A little history on this. The county initially ran rec soccer as just a fall sport. In 1970, when parents asked about a spring season the county said they couldn't staff it so ASA was created to take over management of the program.

I think the rec program is now too big for county staff to handle unless they hire additional staff. The 6,000 player rec program is many, many times larger than the basketball program


I'm not suggesting that parks would run this under it's current structure. And this is high fantasy at best anyway. But it were done, obviously, they'd hire staff to run this. The major change would be checks and balances on things like use of fields, salaries, fees, etc. And that would be appropriate since this is a tax payer funded program.
Anonymous
If you believe in a free market then these salaries are already determined by the market. If you believe that the government is responsible for determining youth soccer coaches and administrator’s salaries then I would love to see how that plays out for your local soccer organization.

If people really have an issue then they can try to get involved with their boards and change it. The complainers won’t as they have say they are too busy and continue to allow it to happen.

This topic recurs every few years when someone uses google and is apparently shocked at their organization’s salaries. Guess what nothing has changed because people don’t want to work on changing anything and love to complain.

Anonymous
Anonymous wrote:
Anonymous wrote:Yeah. Let’s get an already overwhelmed county department involved in 7 days a week year round soccer programming for about 10,000 kids. NOT!


You're missing the point that these clubs are already being propped up by the county. The parks departments are already spending the money and taking a loss. All while these clubs run unchecked.


You believe Arlington Parks and Rec (government bureaucrats with pensions) would be a better solution to operate all of the (rec - 6,000 kids) and non-rec programs like camps, tryouts, ADP, Travel, ECNL, college/adult programs? They would have no institutional knowledge and would have to be paid an exorbitant amount of overtime to be available nights and weekends to handle the myriad of issues that crop up with referees, parents, players, leagues, everyday logistics, etc.
Anonymous
I think that the 6k rec kids are being serviced 1 director of rec, 1 director of operations, and a bunch of volunteers. I think that the other 20 directors are focused on travel. I think the rec kids get stuck on shitty grass fields while travel teams get prime turf fields. I think that these organizations are getting more bloated and growing on the backs of tax dollars. I think you've been told to believe that these directors are somehow subject matter experts when in fact, they're a bunch of people who stumbled into roles after years of coaching. I think there's no free market in this industry in the USA because it a) takes massive amounts of public money and b) it has no real expectation to create re-sellable assets. Free market but no production? I think my tax dollars are being used to make rich kids feel special and that these spaces could be used more equitably.
Anonymous
Is this the ED's only job?
Anonymous
Anonymous wrote:I think the rec kids get stuck on shitty grass fields while travel teams get prime turf fields.

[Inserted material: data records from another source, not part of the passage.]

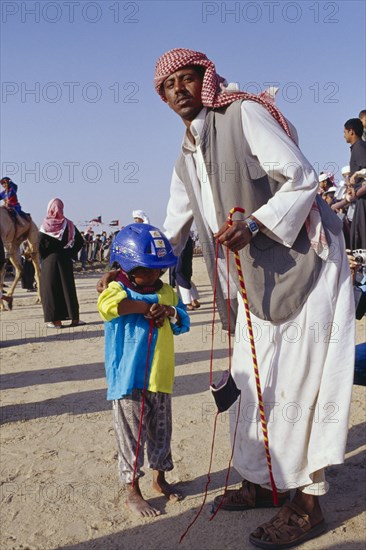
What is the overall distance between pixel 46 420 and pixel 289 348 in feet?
8.86

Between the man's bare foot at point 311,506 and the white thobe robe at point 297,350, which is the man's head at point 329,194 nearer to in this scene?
the white thobe robe at point 297,350

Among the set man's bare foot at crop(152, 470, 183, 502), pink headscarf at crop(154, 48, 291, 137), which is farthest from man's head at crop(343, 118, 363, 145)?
man's bare foot at crop(152, 470, 183, 502)

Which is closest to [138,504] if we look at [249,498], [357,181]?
[249,498]

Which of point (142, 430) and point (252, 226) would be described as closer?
point (252, 226)

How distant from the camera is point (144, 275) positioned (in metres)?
3.28

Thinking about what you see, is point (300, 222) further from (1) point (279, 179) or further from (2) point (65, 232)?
(2) point (65, 232)

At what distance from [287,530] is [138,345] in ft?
3.96

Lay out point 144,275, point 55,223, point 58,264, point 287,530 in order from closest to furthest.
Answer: point 287,530
point 144,275
point 55,223
point 58,264

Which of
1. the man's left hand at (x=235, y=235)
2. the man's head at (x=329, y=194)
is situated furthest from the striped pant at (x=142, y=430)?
the man's head at (x=329, y=194)

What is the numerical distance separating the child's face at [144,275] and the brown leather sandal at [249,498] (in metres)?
1.24

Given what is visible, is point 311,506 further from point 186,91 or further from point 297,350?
point 186,91

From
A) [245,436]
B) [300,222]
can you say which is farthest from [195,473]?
[300,222]

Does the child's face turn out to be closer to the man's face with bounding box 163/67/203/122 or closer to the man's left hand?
the man's left hand

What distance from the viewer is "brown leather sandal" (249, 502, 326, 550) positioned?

I think they actually do a decent job of allocating the good turf fields to both rec and travel. There are definitely rec teams that have all/most of their games on turf. I think it holds true for practices too. There are definitely rec teams on crappy grass fields for practice but there are also a large number of teams with turf for practice. The real issue is that there is not enough turf fields
Anonymous
Anonymous wrote:
Anonymous wrote:I think the rec kids get stuck on shitty grass fields while travel teams get prime turf fields.

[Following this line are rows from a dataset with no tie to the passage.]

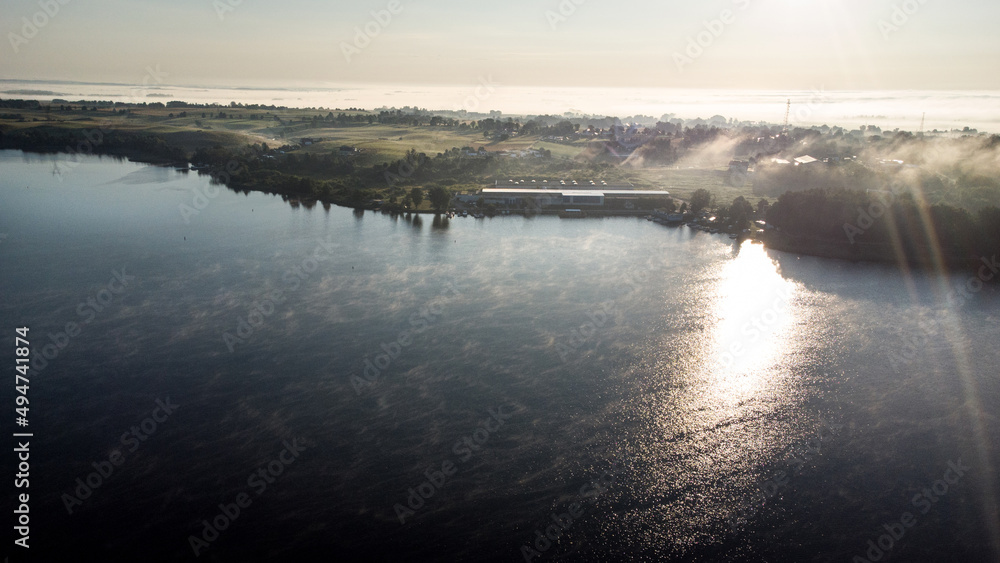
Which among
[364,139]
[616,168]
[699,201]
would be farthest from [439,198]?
[364,139]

I think they actually do a decent job of allocating the good turf fields to both rec and travel. There are definitely rec teams that have all/most of their games on turf. I think it holds true for practices too. There are definitely rec teams on crappy grass fields for practice but there are also a large number of teams with turf for practice. The real issue is that there is not enough turf fields


Let the rec kids have the turf. I'd prefer my ECNL kid play on grass so he has knees at age 18.